### Raw data
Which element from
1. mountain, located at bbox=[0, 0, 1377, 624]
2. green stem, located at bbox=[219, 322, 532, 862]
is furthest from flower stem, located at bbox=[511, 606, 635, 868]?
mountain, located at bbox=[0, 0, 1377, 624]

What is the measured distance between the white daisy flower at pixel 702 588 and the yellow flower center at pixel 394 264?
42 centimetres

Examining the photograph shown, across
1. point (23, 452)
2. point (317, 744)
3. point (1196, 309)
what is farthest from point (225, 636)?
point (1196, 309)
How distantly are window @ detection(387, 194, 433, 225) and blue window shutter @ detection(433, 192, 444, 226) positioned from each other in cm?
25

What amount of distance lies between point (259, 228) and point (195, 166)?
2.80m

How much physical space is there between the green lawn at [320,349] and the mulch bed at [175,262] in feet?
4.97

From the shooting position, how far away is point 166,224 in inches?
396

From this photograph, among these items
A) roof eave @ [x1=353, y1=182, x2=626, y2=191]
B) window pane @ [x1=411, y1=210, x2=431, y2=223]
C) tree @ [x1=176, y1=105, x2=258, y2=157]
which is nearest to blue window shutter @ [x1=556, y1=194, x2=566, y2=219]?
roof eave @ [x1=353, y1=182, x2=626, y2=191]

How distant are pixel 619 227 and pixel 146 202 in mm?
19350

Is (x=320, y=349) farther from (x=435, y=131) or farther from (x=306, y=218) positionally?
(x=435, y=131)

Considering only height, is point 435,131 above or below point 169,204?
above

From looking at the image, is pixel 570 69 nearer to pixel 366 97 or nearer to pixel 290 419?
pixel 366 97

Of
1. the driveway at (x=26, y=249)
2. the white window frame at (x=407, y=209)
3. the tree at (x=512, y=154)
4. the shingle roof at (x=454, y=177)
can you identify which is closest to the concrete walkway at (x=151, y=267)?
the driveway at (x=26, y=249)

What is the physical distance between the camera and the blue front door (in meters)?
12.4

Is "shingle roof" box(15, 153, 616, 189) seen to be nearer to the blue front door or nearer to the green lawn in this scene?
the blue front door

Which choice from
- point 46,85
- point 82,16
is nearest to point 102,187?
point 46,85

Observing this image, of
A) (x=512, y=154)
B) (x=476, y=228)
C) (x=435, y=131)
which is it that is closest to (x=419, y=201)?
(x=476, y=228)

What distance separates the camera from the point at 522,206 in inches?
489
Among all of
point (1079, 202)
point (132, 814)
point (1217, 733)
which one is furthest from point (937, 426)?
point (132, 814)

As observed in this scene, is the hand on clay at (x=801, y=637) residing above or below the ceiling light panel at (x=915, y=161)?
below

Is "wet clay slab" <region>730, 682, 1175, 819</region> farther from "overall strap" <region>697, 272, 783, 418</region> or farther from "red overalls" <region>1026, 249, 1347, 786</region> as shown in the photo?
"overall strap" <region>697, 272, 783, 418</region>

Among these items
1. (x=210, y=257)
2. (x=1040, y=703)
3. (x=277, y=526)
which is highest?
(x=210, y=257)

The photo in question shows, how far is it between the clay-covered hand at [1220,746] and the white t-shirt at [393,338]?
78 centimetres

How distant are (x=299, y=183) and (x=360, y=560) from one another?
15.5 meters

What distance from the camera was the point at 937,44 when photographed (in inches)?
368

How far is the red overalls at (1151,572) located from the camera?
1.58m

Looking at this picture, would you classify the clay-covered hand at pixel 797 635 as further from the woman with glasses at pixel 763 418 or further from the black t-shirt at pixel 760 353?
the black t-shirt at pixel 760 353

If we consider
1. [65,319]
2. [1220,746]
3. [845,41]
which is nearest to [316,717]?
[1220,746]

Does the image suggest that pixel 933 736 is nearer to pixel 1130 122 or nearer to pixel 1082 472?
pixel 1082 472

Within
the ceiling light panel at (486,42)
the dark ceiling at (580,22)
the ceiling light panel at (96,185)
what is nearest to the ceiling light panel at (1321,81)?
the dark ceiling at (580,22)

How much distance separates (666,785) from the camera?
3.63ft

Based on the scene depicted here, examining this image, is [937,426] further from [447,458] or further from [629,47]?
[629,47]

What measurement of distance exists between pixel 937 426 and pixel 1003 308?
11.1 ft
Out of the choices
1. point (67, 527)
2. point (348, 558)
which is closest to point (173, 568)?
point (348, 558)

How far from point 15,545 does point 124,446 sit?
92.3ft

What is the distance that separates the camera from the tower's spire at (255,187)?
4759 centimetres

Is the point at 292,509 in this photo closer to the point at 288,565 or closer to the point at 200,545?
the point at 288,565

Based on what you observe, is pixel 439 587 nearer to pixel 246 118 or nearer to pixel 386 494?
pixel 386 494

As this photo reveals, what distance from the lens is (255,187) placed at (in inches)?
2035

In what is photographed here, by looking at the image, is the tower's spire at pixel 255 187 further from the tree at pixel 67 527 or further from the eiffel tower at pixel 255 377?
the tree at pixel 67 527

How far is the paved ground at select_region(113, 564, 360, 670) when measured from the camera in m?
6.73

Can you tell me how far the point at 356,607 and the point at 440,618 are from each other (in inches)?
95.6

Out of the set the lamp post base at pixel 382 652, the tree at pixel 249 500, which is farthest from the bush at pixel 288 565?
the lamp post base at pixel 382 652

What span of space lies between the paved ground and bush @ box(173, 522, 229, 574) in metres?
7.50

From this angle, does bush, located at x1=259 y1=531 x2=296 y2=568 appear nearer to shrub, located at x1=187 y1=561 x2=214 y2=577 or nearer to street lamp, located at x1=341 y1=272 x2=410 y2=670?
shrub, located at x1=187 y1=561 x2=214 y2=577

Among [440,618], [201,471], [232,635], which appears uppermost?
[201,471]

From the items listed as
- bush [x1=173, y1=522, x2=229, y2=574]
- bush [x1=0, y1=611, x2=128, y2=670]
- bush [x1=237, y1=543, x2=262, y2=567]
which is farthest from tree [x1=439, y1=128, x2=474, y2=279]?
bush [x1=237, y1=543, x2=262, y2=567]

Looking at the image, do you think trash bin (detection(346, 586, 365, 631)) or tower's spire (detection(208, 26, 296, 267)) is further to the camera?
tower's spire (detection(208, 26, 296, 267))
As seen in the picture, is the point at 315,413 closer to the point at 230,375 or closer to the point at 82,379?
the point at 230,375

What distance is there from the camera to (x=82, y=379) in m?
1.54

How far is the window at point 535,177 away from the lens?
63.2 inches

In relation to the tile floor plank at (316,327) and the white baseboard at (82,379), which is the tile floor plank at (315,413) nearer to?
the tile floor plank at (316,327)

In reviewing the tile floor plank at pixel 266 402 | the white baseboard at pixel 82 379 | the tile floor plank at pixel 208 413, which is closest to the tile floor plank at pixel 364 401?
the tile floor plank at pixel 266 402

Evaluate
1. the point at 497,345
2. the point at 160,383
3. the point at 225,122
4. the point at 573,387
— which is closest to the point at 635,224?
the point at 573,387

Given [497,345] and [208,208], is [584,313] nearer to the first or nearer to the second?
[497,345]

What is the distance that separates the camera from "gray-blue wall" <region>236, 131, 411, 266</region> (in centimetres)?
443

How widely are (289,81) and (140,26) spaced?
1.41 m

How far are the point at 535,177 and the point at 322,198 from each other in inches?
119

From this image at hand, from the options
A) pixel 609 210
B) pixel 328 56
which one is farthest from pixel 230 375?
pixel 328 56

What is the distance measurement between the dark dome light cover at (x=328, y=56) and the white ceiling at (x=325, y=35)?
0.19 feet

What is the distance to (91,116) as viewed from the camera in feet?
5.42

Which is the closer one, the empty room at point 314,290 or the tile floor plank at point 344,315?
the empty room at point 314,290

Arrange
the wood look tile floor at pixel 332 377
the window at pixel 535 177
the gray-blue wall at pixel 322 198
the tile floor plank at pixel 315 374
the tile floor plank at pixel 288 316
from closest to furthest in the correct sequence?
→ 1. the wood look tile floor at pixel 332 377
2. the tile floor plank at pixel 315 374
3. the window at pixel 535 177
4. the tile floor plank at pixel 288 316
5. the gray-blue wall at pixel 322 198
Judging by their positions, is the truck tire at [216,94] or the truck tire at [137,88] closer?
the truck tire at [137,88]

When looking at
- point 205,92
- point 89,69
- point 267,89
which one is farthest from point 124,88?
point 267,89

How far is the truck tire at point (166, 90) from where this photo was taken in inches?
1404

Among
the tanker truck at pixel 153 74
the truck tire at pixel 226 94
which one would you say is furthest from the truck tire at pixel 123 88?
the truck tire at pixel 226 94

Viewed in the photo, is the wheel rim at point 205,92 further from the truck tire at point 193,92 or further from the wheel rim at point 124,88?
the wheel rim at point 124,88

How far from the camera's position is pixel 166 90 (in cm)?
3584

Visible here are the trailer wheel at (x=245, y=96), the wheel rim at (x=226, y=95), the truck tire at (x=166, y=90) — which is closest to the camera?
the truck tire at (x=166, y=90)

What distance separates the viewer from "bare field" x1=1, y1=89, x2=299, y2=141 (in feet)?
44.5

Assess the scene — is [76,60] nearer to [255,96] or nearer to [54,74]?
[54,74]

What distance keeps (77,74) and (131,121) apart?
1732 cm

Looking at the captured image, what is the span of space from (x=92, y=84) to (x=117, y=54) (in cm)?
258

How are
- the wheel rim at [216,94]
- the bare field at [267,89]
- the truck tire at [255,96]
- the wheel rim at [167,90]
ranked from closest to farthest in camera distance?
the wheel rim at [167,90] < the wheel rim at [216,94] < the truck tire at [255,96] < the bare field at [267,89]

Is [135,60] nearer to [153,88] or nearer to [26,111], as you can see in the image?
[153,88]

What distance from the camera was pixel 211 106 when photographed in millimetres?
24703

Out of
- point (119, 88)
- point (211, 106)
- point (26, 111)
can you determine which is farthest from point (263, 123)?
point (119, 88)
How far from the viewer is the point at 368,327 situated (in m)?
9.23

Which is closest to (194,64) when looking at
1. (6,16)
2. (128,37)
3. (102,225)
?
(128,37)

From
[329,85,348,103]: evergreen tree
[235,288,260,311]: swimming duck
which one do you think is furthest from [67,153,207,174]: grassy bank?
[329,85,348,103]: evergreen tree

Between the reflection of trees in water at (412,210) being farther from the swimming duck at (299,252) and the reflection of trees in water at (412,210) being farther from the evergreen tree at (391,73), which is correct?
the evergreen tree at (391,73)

### Problem statement
Repeat exactly, and only, the lines from the one containing "Assess the scene" through the end of the material.

### Task response
Assess the scene — is [76,60] nearer to [255,96] or nearer to [54,74]?
[54,74]

What distance keeps (77,74) and (131,121) apart?
1732 cm

Looking at the captured image, what is the span of space from (x=92, y=84) to (x=117, y=54) (in cm)?
258

How are
- the wheel rim at [216,94]
- the bare field at [267,89]
- the truck tire at [255,96]
- the wheel rim at [167,90]
ranked from closest to farthest in camera distance?
the wheel rim at [167,90] < the wheel rim at [216,94] < the truck tire at [255,96] < the bare field at [267,89]

Is [135,60] nearer to [153,88] or nearer to [26,111], as you can see in the image?
[153,88]

What distance from the camera was pixel 211 106 when photographed in millimetres?
24703

Out of
- point (119, 88)
- point (211, 106)
- point (26, 111)
can you determine which is farthest from point (263, 123)?
point (119, 88)
How far from the viewer is the point at 368,327 situated (in m)?
9.23

Which is closest to (194,64) when looking at
1. (6,16)
2. (128,37)
3. (102,225)
?
(128,37)

From
[329,85,348,103]: evergreen tree
[235,288,260,311]: swimming duck
which one do you think is furthest from [67,153,207,174]: grassy bank?
[329,85,348,103]: evergreen tree

Between the reflection of trees in water at (412,210) being farther from the swimming duck at (299,252) and the reflection of trees in water at (412,210) being farther from the evergreen tree at (391,73), which is correct?
the evergreen tree at (391,73)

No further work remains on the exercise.